### Directions
a - Answer these about the forum thread on the blue egg, one answer a line, marked as the questions are:
(i) What label does the first poster give the egg that looks to be turning blue?
(ii) What two-word verdict does Yvonne G give on the egg?
(iii) Which holiday does wildak bring up?
b - Which usernames appear as post headers in the forum thread on the blue egg? List each one once.

### Document section

# Blue egg??



## turtlelady80 (Mar 13, 2012)

The egg "XG1" looks to be turning blue and the other pic with the 4 eggs, the one in the upper left corner looks to be turning a blue gray...? Has anyone seen or heard of this? I'm thinking it's gotta be the first "blue" sulcata ever to be hatched and I will be famous!!! No autographs at this time


----------



## Yvonne G (Mar 14, 2012)

Probably rotten


----------



## MORTYtheTORTY (Mar 14, 2012)

guess you can wait and find out but alot of people on here are knowledgable...you never know, what if you have a blue tort lol I hope it's ok but I'm guessing it's probably bad


----------



## turtlelady80 (Mar 14, 2012)

I just hope it didn't die inside the egg. That is the worst I'll find out eventually...


----------



## wildak (Mar 14, 2012)

Easter is on it's way, maybe it will be blue.


----------



## wellington (Mar 14, 2012)

wildak said:


> Easter is on it's way, maybe it will be blue.



My thoughts. It's going to hatch out for Easter LOL


----------



## allegraf (Mar 14, 2012)

### Available data
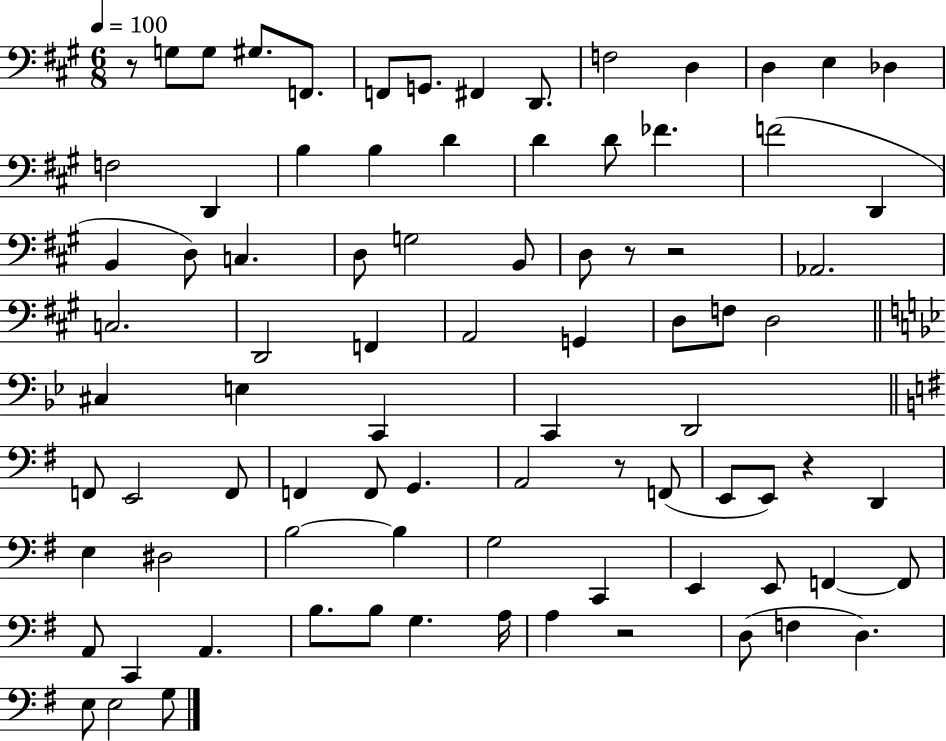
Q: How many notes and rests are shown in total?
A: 85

### Final results
a -
(i) XG1
(ii) Probably rotten
(iii) Easter

b -
turtlelady80
Yvonne G
MORTYtheTORTY
wildak
wellington
allegraf